From (3.4), (3.5) and (3.6), the result \(\lim \nolimits _{\varepsilon \rightarrow 0+}\frac{{\mathbb {P}}^u(T_b\le \varepsilon )}{\varepsilon }=0\) follows. \(\square \)

From the general theory of Markov processes, see for example Dynkin [23], we get the following lemma.

Lemma 3.2

If \(\{X(t), t\ge 0\}\) is a right continuous Feller process, then \(\{X(t), t\ge 0\}\) is a strong Markov process. Moreover, suppose that A is its weak infinitesimal operator and \({\mathscr {D}}(A)\) is the domain of A. If \(h(x)\in {\mathscr {D}}(A)\), then Ah(x) is continuous.

Theorem 3.3

Assume that the distribution function P(x) has a continuous density function p(x) on \([0, +\infty )\), then f(u) is twice continuously differentiable on \((-c/\delta , +\infty )\) and satisfies the integro-differential equation

$$\begin{aligned} \frac{\sigma ^2}{2}f^{\prime \prime }(u)+C(u)f^\prime (u) +\lambda \int _0^{u+c/\delta }f(u-y)p(y) \,\text{ d }y -(\lambda +\beta )f(u)=0. \end{aligned}$$
(3.7)

Proof

Select an arbitrary \(b> 0\), then \(f(u)=f(b)L(u;b), \ -c/\delta<u< b\). If we can prove that L(ub) is twice continuously differentiable in u on \((-c/\delta , b)\) and satisfies the integro-differential equation (3.7), then the results for f(u) follows since b is arbitrary.

* **Dataset records**
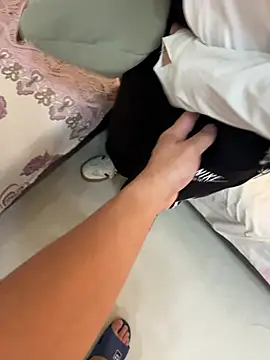 gaojujiang_8's Webcam Show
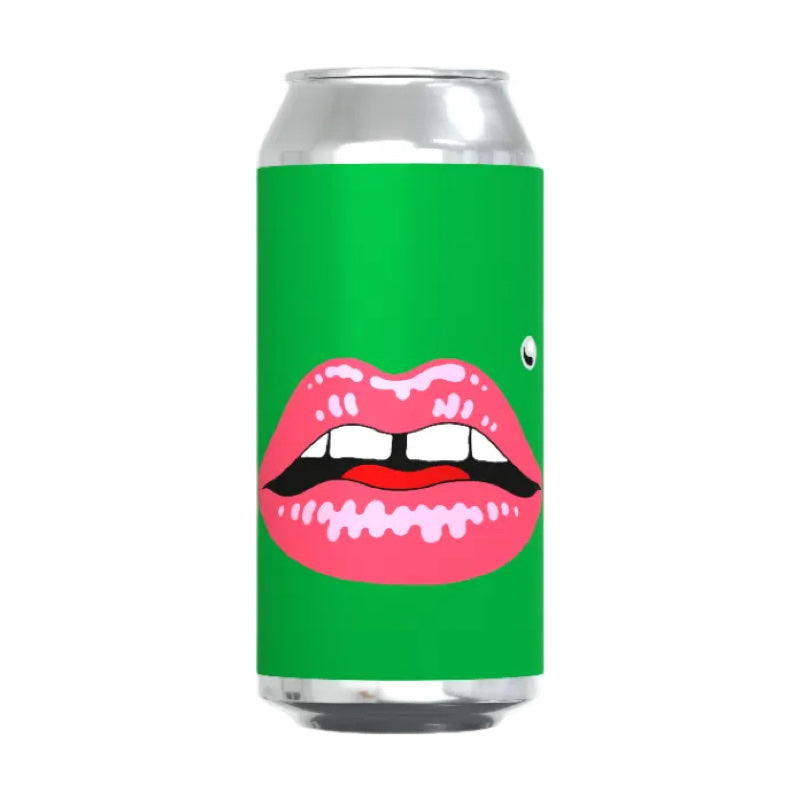 Omnipollo - Amy French Oak Pilsner
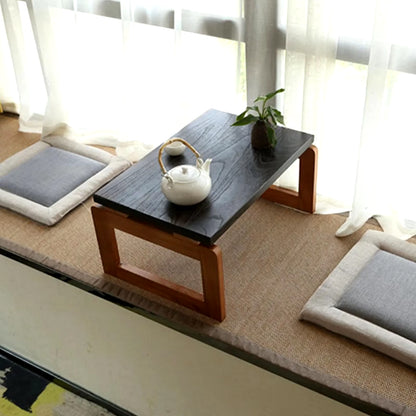 Mini Folding Coffee Table Brown Wooden Folding Coffee Table Dwarf Coffee Table Coffee Table Picnic Table Asian Style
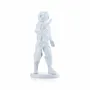 Sideboards - Porcelain Aquanaut Sculpture – White Edition - OCEANSTORE DESIGN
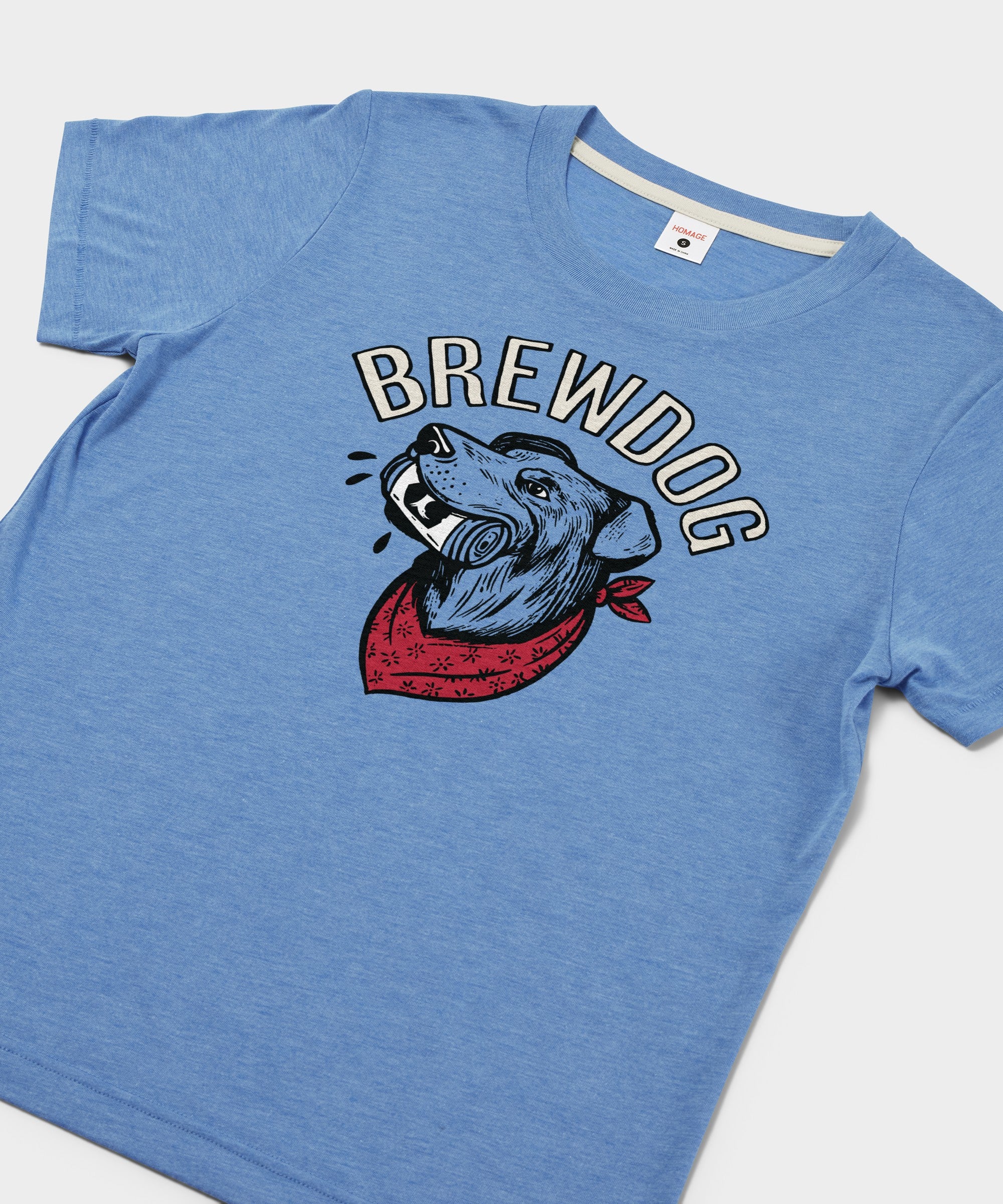 Women's Brewdog Fetch - Image 2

* **Work order**
Write the next part of the proof of Theorem 3.3 in the passage on Feller processes above, starting right after its final sentence.

* **Answer space**
Let

$$\begin{aligned} Y(t)= {\left\{ \begin{array}{ll} R(t), &{}t<\tau \wedge T_b,\\ \partial _1, &{}t\ge \tau \wedge T_b, \end{array}\right. } \quad Z(t)= {\left\{ \begin{array}{ll} Y(t), &{}t<\xi ,\\ \partial _2, &{}t\ge \xi . \end{array}\right. } \end{aligned}$$

where \(\partial _1\) and \(\partial _2\) are two death states, \(\xi \) is an exponential random variable with parameter \(\beta \) and is independent of the stochastic process \(\{Y(t), t\ge 0\}\). \(\{Z(t), t\ge 0\}\) is a twice killing process for \(\{R(t), t\ge 0\}\). The process \(\{Z(t), t\ge 0\}\) is a homogeneous strong Markov process, see Chapter 3 of Blumenthal and Getoor [24]. Let \(\widetilde{{\mathscr {A}}}\) denote the weak infinitesimal generator of the process \(\{Z(t), t\ge 0\}\) and \({\mathscr {D}}(\widetilde{{\mathscr {A}}})\) be the domain of \(\widetilde{{\mathscr {A}}}\). If \(h(u)\in {\mathscr {D}}(\widetilde{{\mathscr {A}}})\), we have

$$\begin{aligned} \widetilde{{\mathscr {A}}}h(u)&= \lim _{t\rightarrow 0}\frac{{\mathbb {E}}^u[h(Z(t))]-h(u)}{t} \\&= \frac{\sigma ^2}{2}h^{\prime \prime }(u)+C(u)h^\prime (u) +\lambda \int _0^{u+c/\delta }h(u-y)p(y) \,\text{ d }y -(\lambda +\beta )h(u). \end{aligned}$$

for \(-c/\delta<u< b\).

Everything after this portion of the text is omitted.